= Data entries =
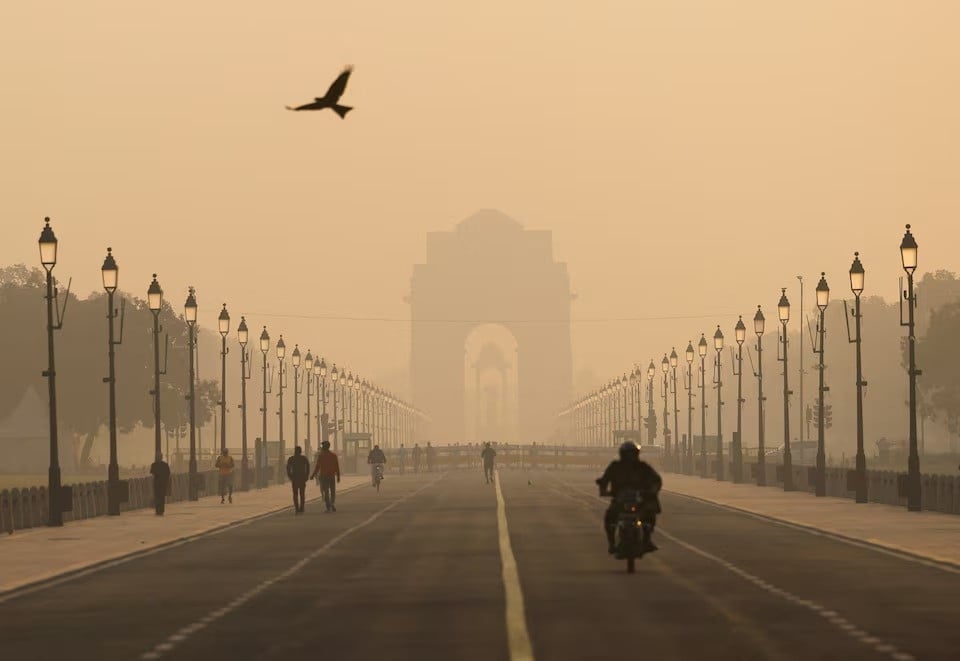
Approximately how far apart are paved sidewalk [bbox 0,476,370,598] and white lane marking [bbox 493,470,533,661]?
6.53 m

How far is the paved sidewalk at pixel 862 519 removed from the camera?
38162 millimetres

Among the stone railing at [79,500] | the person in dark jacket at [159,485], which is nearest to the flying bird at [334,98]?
the stone railing at [79,500]

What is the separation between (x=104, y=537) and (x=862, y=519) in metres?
17.4

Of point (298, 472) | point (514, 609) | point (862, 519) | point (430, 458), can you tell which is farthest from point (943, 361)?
point (514, 609)

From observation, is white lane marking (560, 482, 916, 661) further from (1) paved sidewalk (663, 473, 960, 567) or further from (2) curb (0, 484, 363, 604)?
(2) curb (0, 484, 363, 604)

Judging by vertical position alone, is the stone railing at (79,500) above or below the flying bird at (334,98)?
below

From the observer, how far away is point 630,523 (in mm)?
32156

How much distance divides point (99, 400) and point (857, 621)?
4387 inches

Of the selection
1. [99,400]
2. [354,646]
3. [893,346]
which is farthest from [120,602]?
[893,346]

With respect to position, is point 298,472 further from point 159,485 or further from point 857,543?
point 857,543

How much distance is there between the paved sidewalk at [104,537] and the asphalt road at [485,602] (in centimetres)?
79

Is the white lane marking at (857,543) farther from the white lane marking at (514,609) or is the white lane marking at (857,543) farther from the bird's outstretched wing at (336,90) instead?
the bird's outstretched wing at (336,90)

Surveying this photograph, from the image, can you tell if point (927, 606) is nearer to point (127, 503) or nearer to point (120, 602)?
point (120, 602)

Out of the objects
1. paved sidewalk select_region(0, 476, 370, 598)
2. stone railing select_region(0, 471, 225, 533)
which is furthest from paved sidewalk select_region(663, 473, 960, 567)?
stone railing select_region(0, 471, 225, 533)
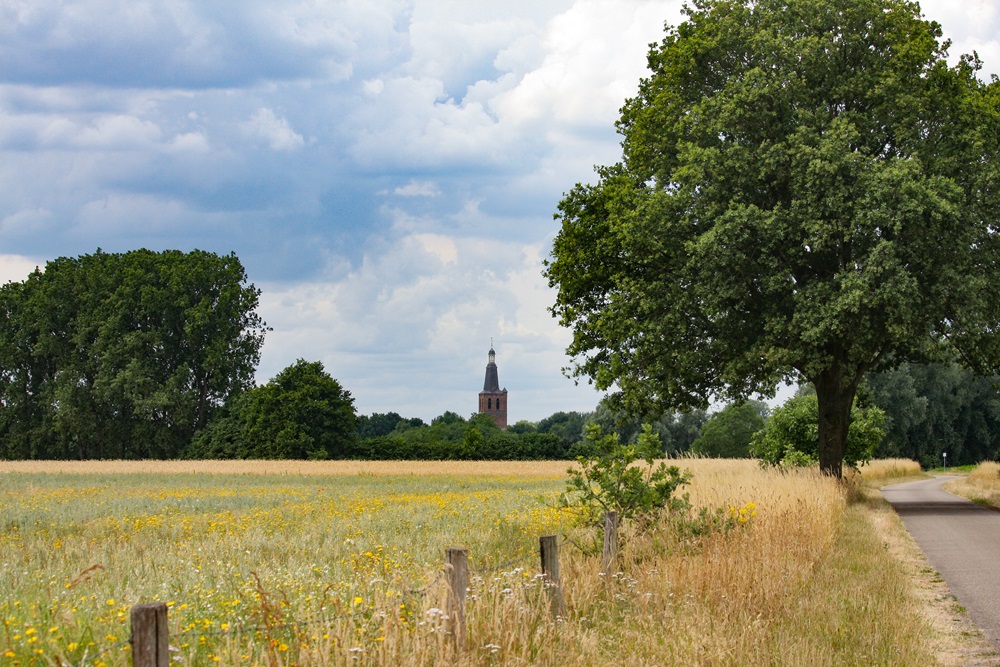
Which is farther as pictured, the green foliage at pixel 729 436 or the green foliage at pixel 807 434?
the green foliage at pixel 729 436

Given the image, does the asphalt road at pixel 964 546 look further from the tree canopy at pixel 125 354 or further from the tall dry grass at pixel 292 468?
the tree canopy at pixel 125 354

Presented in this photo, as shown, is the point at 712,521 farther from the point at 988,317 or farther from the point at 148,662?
the point at 988,317

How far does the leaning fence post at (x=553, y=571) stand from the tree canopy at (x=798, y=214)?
17593 mm

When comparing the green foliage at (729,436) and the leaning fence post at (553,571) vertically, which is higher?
the green foliage at (729,436)

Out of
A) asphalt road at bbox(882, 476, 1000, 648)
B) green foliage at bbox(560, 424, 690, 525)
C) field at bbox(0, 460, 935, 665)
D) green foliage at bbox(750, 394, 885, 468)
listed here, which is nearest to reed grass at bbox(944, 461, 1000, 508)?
asphalt road at bbox(882, 476, 1000, 648)

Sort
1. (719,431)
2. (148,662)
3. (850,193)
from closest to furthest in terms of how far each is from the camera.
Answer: (148,662), (850,193), (719,431)

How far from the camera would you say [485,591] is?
8.22 meters

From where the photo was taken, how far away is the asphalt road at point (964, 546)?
40.7ft

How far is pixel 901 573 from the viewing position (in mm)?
14219

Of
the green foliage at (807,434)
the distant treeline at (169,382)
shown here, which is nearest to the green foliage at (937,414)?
the distant treeline at (169,382)

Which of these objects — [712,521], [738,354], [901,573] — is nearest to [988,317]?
[738,354]

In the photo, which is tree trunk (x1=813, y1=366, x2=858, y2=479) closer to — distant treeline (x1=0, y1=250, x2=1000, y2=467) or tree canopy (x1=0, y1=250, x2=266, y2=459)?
distant treeline (x1=0, y1=250, x2=1000, y2=467)

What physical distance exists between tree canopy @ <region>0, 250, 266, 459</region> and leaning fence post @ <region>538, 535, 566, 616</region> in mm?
68241

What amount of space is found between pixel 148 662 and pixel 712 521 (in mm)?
9729
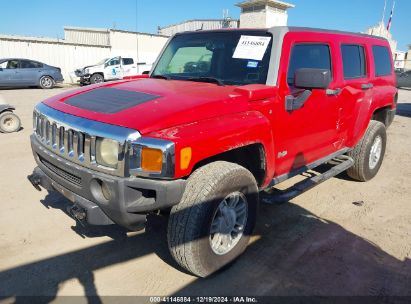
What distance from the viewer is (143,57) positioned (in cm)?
2833

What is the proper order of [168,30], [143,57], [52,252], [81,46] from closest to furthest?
[52,252]
[81,46]
[143,57]
[168,30]

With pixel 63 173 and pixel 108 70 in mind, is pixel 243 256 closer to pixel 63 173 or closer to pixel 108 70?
pixel 63 173

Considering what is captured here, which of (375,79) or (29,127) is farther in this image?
(29,127)

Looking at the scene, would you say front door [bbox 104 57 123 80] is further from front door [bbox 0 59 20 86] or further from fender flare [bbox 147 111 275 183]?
fender flare [bbox 147 111 275 183]

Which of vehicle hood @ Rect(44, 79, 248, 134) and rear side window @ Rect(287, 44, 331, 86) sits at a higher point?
rear side window @ Rect(287, 44, 331, 86)

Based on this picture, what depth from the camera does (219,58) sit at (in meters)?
3.71

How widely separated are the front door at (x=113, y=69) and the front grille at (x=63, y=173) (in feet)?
61.6

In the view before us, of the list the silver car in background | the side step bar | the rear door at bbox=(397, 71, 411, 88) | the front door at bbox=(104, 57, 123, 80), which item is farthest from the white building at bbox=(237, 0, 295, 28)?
the side step bar

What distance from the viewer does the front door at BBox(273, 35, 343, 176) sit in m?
3.38

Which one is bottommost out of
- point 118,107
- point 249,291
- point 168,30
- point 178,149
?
point 249,291

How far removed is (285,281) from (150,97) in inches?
75.4

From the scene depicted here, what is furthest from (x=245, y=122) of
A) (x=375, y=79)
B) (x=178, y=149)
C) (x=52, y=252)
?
(x=375, y=79)

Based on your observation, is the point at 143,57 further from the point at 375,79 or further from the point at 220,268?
the point at 220,268

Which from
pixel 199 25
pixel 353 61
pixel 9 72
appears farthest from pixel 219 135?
pixel 199 25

= Task details =
Swap "paved sidewalk" for "concrete sidewalk" throughout the lines above and write them out again, leaving everything else unchanged and omitting the pictures.

= Answer to the task =
Approximately how far apart are concrete sidewalk [bbox 0,476,370,598] and white lane marking [bbox 493,470,533,661]?
6.53 m

How far is the concrete sidewalk at pixel 862 519 removed from the camera?
38162 millimetres

Among the stone railing at [79,500] | the person in dark jacket at [159,485], which is nearest to the flying bird at [334,98]?
the stone railing at [79,500]

What is the separation between (x=104, y=537) and (x=862, y=519) in metres?
17.4

Of point (298, 472) | point (514, 609) | point (862, 519) | point (430, 458), can you tell which is farthest from point (943, 361)?
point (514, 609)

From observation, is white lane marking (560, 482, 916, 661) further from (1) concrete sidewalk (663, 473, 960, 567) or further from (2) curb (0, 484, 363, 604)?
(2) curb (0, 484, 363, 604)

Judging by vertical position alone, is the stone railing at (79,500) above or below the flying bird at (334,98)?
below

From the observer, how far away is point 630,523 (in mm)?
32156

How much distance divides point (99, 400) and point (857, 621)?
4387 inches

Of the selection
1. [99,400]
2. [354,646]
3. [893,346]
which is farthest from [120,602]?
[893,346]

With respect to position, is point 298,472 further from point 159,485 or further from point 857,543?
point 857,543

How much distance is there between the concrete sidewalk at [104,537] and the asphalt road at [485,602] (in centimetres)?
79

Is the white lane marking at (857,543) farther from the white lane marking at (514,609) or is the white lane marking at (857,543) farther from the bird's outstretched wing at (336,90) instead?
the bird's outstretched wing at (336,90)

Surveying this photograph, from the image, can you tell if point (927, 606) is nearer to point (127, 503) or nearer to point (120, 602)?
point (120, 602)

Out of the objects
1. concrete sidewalk select_region(0, 476, 370, 598)
2. stone railing select_region(0, 471, 225, 533)
which is furthest from concrete sidewalk select_region(663, 473, 960, 567)?
stone railing select_region(0, 471, 225, 533)
Which is farther as pictured, the green foliage at pixel 729 436 or the green foliage at pixel 807 434?
the green foliage at pixel 729 436

Given the image, does the asphalt road at pixel 964 546 look further from the tree canopy at pixel 125 354 or further from the tall dry grass at pixel 292 468?
the tree canopy at pixel 125 354

Presented in this photo, as shown, is the point at 712,521 farther from the point at 988,317 or farther from the point at 148,662?
the point at 988,317

How far does the leaning fence post at (x=553, y=571) stand from the tree canopy at (x=798, y=214)?
17593 mm

When comparing the green foliage at (729,436) and the leaning fence post at (553,571) vertically, which is higher?
the green foliage at (729,436)

Out of
A) asphalt road at bbox(882, 476, 1000, 648)
B) green foliage at bbox(560, 424, 690, 525)
C) field at bbox(0, 460, 935, 665)
D) green foliage at bbox(750, 394, 885, 468)
listed here, which is nearest to reed grass at bbox(944, 461, 1000, 508)?
asphalt road at bbox(882, 476, 1000, 648)

Sort
1. (719,431)
2. (148,662)
3. (850,193)
from closest to furthest in terms of how far each is from the camera.
Answer: (148,662), (850,193), (719,431)

How far from the camera would you say [485,591] is?
8.22 meters

From where the photo was taken, how far away is the asphalt road at point (964, 546)?
40.7ft

How far is pixel 901 573 from the viewing position (in mm)?
14219

Of
the green foliage at (807,434)
the distant treeline at (169,382)
shown here, which is nearest to the green foliage at (937,414)?
the distant treeline at (169,382)

Which of these objects — [712,521], [738,354], [901,573] — is nearest to [988,317]?
[738,354]

In the photo, which is tree trunk (x1=813, y1=366, x2=858, y2=479) closer to — distant treeline (x1=0, y1=250, x2=1000, y2=467) or tree canopy (x1=0, y1=250, x2=266, y2=459)?
distant treeline (x1=0, y1=250, x2=1000, y2=467)

What physical distance exists between tree canopy @ <region>0, 250, 266, 459</region> and leaning fence post @ <region>538, 535, 566, 616</region> in mm?
68241

What amount of space is found between pixel 148 662 and pixel 712 521 (in mm)?
9729
What distance from the viewer is (143,57) positioned (in cm)?
2833

What is the proper order of [168,30], [143,57], [52,252], [81,46] from closest to furthest?
[52,252]
[81,46]
[143,57]
[168,30]

With pixel 63 173 and pixel 108 70 in mind, is pixel 243 256 closer to pixel 63 173 or closer to pixel 108 70?
pixel 63 173

Considering what is captured here, which of (375,79) or (29,127) is farther in this image?
(29,127)

Looking at the scene, would you say front door [bbox 104 57 123 80] is further from front door [bbox 0 59 20 86] or further from fender flare [bbox 147 111 275 183]?
fender flare [bbox 147 111 275 183]

Which of vehicle hood @ Rect(44, 79, 248, 134) and rear side window @ Rect(287, 44, 331, 86) sits at a higher point?
rear side window @ Rect(287, 44, 331, 86)

Based on this picture, what depth from the camera does (219,58) sit at (in meters)?
3.71

How widely separated are the front door at (x=113, y=69) and the front grille at (x=63, y=173) (in feet)?
61.6

In the view before us, of the list the silver car in background | the side step bar | the rear door at bbox=(397, 71, 411, 88) | the front door at bbox=(104, 57, 123, 80), which item is farthest from the white building at bbox=(237, 0, 295, 28)?
the side step bar

What distance from the viewer does the front door at BBox(273, 35, 343, 176) sit in m?
3.38

Which one is bottommost out of
- point 118,107
- point 249,291
- point 168,30
- point 178,149
?
point 249,291

How far removed is (285,281) from (150,97) in inches?
75.4

From the scene depicted here, what is furthest from (x=245, y=122) of
A) (x=375, y=79)
B) (x=178, y=149)
C) (x=52, y=252)
?
(x=375, y=79)

Based on your observation, is the point at 143,57 further from the point at 375,79 or further from the point at 220,268?
the point at 220,268

Which from
pixel 199 25
pixel 353 61
pixel 9 72
appears farthest from pixel 219 135?
pixel 199 25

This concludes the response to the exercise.